King is a data scientist and founder and CEO of Oklahoma City-based Exaptive, which facilitates analysis of large amounts of data to discover trends or new information. Exaptive is taken from the word “exaptation,” which describes what happens in nature when one natural trait is co-opted for another use. Think feathers used for both warmth and flight.
For his audience of health researchers, King pitched exaptation as a way to bring data science and research science together to develop new ways to use discoveries or even bring together scientists from different geographies or disciplines.
“You guys are health researchers,” King told his audience. “Even when you are working on health research, you might be doing something that could help someone who is working in astronomical research. That’s the thing I’m interested in.”
Bringing disparate disciplines together could have implications for all of society, King said.
“We now rely on data science for connecting us to all sorts of things,” he said. “We use it to connect us to new music that we haven’t seen before. It connects us to movies we haven’t seen. But we don’t have any platforms that are optimized for the generation of new ideas.”
About 100 research scientists from across Oklahoma attended the Health Research Conference. A large contingent came from the Tulsa area, which reflects a recent trend of OCAST-funded projects across a more diverse areas of the state, said Dan Luton, programs director at OCAST.
In past years, about 80 percent of OCAST health research grant funding was awarded to scientists on the University of Oklahoma Health Sciences campus in Oklahoma City. Today, the ratio of grant funding is roughly 50-50 between OUHSC and the rest of the state, Luton said.Rashmi Kaul, Ph.D., associate professor of immunology at Oklahoma State University’s Center for Health Sciences in Tulsa, said greater awareness of OCAST’s programs is translating into more participation by Tulsa researchers.

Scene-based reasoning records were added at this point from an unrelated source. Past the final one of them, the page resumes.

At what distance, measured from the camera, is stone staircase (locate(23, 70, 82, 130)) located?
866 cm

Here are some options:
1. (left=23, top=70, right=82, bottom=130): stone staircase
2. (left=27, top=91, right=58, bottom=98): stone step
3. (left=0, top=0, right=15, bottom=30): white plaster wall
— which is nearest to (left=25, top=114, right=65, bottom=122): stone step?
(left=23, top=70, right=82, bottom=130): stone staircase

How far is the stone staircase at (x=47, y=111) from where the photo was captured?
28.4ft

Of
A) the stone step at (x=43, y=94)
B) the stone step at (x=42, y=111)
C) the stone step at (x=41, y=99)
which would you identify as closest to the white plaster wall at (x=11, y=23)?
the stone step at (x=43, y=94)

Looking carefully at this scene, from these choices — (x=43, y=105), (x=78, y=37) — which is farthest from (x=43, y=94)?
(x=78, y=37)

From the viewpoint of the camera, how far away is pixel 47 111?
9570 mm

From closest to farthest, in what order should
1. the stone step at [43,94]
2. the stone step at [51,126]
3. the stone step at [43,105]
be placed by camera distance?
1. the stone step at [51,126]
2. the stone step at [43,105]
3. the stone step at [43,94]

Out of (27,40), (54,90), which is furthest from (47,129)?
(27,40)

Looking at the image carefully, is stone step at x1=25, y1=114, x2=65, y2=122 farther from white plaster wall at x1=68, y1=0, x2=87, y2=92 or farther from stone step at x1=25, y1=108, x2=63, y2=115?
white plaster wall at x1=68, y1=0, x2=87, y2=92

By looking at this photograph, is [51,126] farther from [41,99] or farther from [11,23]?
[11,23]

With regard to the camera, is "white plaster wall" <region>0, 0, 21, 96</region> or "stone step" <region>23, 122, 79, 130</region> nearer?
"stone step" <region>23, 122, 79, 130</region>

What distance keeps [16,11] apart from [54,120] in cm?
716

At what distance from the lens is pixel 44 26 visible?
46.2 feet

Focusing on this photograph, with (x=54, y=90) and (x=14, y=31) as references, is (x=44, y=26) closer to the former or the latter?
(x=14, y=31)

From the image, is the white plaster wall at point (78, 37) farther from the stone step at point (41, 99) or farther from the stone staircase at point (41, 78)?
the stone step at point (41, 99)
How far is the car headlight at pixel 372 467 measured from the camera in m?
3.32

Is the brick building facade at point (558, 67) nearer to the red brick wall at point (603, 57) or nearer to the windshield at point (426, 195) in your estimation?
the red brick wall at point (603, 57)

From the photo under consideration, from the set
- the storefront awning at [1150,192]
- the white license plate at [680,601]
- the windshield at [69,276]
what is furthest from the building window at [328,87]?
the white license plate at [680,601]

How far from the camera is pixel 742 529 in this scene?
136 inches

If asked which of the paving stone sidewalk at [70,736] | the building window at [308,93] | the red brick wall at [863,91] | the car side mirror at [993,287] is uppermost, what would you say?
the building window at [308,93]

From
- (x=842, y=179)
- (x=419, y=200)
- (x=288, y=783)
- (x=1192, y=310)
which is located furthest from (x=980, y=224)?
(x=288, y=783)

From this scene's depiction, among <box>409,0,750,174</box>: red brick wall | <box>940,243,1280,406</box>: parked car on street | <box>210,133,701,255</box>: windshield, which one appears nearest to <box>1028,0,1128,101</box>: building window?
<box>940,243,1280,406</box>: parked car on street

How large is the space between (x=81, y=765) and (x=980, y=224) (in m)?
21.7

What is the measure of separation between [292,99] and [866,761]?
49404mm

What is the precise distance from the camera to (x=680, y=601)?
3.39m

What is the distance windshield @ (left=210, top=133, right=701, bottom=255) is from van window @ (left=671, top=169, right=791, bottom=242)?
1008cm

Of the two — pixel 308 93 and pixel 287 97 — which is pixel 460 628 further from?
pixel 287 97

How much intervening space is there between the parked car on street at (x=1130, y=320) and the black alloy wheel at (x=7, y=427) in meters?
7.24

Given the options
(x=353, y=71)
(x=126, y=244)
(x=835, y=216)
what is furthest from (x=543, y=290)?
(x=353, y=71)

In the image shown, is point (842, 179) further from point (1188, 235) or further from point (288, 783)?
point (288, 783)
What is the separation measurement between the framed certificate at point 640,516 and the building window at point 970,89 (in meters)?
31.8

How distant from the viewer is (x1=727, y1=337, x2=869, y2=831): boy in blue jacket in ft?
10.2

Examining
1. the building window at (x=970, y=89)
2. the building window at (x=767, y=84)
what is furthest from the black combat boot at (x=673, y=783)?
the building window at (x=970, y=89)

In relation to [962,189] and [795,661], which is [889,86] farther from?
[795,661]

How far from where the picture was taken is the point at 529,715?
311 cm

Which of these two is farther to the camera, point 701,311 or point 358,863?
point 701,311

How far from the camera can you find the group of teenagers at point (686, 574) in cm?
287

“I didn’t know about OCAST, and they started having workshops (in Tulsa),” Kaul said. “That really raised awareness. And OCAST people in Tulsa started coming and talking to us and building confidence. That helped, I think.”
Michael Carolina, OCAST executive director, said the Health Research conference was a platform to connect scientists with each other and showcase that funding diversity.
“We’re so pleased that our health research program is funding larger numbers of scientists from diverse geographies across Oklahoma,” Carolina said. “We hope this conference helps to connect those researchers with each other and result in future collaborations, as well.”